In der Entschließung heißt es unter anderem: „Agroforstwirtschaft ist eine landwirtschaftliche Landnutzungsform, die gezielt mehrjährige Gehölzkulturen auf landwirtschaftlichen Flächen etabliert. Durch Wechselwirkungen zwischen mehrjährigen Gehölzstrukturen und zumeist einjährigen landwirtschaftlichen Kulturen können auf der Fläche nachhaltige Synergieeffekte wie bspw. Diversifizierung der Ertragsstruktur, Nitratbindung und Humusaufbau erzielt werden. Agroforstkulturen sind zudem im Regelfall artenreicher als reine landwirtschaftliche Kulturen, schaffen potentielle Rückzugs- und Ruhezonen, fördern Nützlinge und können den Bedarf an chemischen Pflanzenschutzmittel senken. Sie können somit einen wichtigen Beitrag zum Erhalt von Natur und Umwelt in strukturarmen Ackerbauregionen leisten, stabilisieren zudem den Wasserhaushalt und schützen den Boden vor Erosion und Degradation.“ Im Bundesrat wies die Thüringer Umweltministerin Anja Siegesmund darauf hin, dass in Thüringen mehr als 1500 Schläge größer als 50 Hektar sind, bei weiteren 4000 liege die zusammenhängende bewirtschaftete Fläche bei 30 bis 50 Hektar.

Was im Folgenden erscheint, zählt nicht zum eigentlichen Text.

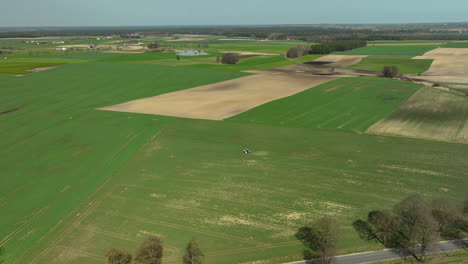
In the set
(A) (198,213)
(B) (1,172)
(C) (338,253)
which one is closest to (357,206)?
(C) (338,253)

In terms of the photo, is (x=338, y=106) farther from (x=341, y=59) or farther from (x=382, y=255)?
(x=341, y=59)

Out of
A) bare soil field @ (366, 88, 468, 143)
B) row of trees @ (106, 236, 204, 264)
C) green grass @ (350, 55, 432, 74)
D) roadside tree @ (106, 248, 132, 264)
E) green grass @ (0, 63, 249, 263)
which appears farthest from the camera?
green grass @ (350, 55, 432, 74)

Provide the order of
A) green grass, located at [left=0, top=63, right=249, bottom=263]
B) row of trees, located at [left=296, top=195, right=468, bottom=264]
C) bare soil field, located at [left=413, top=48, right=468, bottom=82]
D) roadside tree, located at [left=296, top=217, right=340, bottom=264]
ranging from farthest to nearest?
bare soil field, located at [left=413, top=48, right=468, bottom=82]
green grass, located at [left=0, top=63, right=249, bottom=263]
row of trees, located at [left=296, top=195, right=468, bottom=264]
roadside tree, located at [left=296, top=217, right=340, bottom=264]

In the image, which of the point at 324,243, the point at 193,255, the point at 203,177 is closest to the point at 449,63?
the point at 203,177

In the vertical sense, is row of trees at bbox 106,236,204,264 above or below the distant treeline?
below

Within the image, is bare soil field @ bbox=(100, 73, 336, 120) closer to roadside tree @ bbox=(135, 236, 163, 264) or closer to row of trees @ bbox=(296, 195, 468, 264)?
row of trees @ bbox=(296, 195, 468, 264)

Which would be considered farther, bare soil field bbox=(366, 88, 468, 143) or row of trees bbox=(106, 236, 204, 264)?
bare soil field bbox=(366, 88, 468, 143)

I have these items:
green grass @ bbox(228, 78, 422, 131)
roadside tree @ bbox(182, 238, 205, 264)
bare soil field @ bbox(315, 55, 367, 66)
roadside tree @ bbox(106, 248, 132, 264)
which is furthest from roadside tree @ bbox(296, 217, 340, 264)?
bare soil field @ bbox(315, 55, 367, 66)
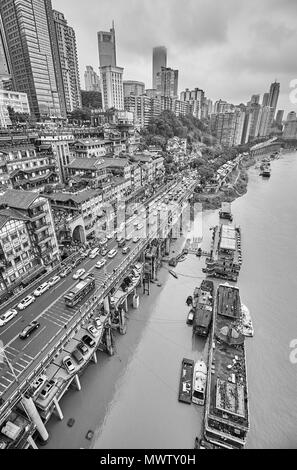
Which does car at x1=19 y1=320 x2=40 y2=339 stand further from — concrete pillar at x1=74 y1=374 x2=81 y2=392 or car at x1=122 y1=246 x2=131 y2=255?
car at x1=122 y1=246 x2=131 y2=255

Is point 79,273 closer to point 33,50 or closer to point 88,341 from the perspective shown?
point 88,341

Nach dem Bundestagsbeschluss vom 13.01.2021 geht nach Ansicht der AbL Mitteldeutschland nun auch vom Bundesrat ein starkes Signal für die Agroforstwirtschaft aus. Mit dem Beschluss fordert der Bundesrat die Bundesregierung dazu auf, eine rechtsverbindliche Definition für Agroforstsysteme zu entwickeln, bei der die reversiblen Gehölzelemente Teil der produktiven landwirtschaftlichen Nutzfläche bleiben.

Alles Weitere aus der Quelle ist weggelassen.